Göppingen Spielwaren Elser gibt auf

Thomas Elser (rechts) und sein Bruder Mathias hören auf. Enorme Umsatzrückgänge durch das Internet, aber auch zahlreiche Baustellen in der Stadt seien die Gründe für die Schließung
Thomas Elser (rechts) und sein Bruder Mathias hören auf. Enorme Umsatzrückgänge durch das Internet, aber auch zahlreiche Baustellen in der Stadt seien die Gründe für die Schließung © Foto: Haas
Göppingen / Von Margit Haas 24.07.2018
Nach mehr als drei Jahrzehnten ist Schluss: Heute schließt mit Spielwaren Elser ein weiteres inhabergeführtes Göppinger Fachgeschäft.

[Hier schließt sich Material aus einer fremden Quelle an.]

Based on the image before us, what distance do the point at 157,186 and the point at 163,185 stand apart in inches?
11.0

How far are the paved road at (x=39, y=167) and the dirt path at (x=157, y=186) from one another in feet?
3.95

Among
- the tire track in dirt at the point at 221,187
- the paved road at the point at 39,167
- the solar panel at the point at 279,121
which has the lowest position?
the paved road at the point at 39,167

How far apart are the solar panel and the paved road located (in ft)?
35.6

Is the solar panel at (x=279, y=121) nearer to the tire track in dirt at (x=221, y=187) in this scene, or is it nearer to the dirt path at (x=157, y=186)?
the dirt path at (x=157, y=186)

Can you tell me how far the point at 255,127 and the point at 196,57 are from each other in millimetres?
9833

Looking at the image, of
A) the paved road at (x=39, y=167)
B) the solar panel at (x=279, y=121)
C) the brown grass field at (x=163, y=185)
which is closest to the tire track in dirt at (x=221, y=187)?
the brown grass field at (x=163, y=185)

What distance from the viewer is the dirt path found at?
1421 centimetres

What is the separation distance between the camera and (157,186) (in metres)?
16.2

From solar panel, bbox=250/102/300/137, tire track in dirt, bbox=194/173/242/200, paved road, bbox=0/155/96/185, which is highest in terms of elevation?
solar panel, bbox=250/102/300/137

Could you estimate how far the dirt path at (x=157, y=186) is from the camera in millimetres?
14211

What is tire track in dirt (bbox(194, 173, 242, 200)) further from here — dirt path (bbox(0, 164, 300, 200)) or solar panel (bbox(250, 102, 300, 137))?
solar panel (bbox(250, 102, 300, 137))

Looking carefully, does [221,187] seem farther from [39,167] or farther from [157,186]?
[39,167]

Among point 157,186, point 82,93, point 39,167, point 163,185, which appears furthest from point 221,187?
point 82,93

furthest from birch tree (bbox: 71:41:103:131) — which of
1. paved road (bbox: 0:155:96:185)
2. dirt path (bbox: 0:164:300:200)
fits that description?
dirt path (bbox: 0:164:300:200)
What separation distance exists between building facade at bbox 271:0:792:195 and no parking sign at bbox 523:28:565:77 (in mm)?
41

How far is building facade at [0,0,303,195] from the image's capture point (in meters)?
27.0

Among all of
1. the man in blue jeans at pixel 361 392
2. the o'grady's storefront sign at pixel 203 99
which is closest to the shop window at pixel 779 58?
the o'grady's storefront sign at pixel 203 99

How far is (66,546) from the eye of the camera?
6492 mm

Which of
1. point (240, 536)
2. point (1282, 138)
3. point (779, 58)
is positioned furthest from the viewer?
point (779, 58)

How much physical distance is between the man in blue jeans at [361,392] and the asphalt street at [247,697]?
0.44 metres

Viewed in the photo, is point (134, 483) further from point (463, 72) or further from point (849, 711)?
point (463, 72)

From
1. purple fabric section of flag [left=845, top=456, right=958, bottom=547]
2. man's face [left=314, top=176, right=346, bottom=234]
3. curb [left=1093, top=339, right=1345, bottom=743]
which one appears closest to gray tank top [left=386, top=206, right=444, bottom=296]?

Im Jahr 2016 war die Bleichstraße ein guter Standort. Im vergangenen Jahr dann haben die Umsätze dramatisch nachgelassen, und seit diesem Jahr sind sie noch einmal um die Hälfte zurückgegangen“, stellt Thomas Elser fest. Gemeinsam mit seinem Bruder Mathias hat er 1983 den Sprung in die Selbstständigkeit gewagt und das damalige Spielwarenhaus Fässler bei der Stadtbibliothek übernommen. Später zog das Geschäft um in die Geislinger Straße in das freigewordene Spielwarengeschäft Reik.

Stammkunden schauen vorbei

Als klar wurde, dass das Haus abgerissen wird, fanden die beiden Einzelhändler in der Bleichstraße ein großzügiges und ebenerdig zugängliches Ladengeschäft. Dem jetzt freilich die Kunden fernbleiben und deshalb ziehen die Brüder die Reißleine: Nur noch heute können die verbliebenen Spielwaren und Modelleisenbahnen mit allem Zubehör „zum halben Preis“ erstanden werden. Die Regale sind schon arg ausgesucht. Viele der bisherigen Stammkunden schauen noch einmal ganz genau in die Regale und Schachteln auf der Suche nach Schnäppchen. Auch die Ladeneinrichtung kann gekauft werden.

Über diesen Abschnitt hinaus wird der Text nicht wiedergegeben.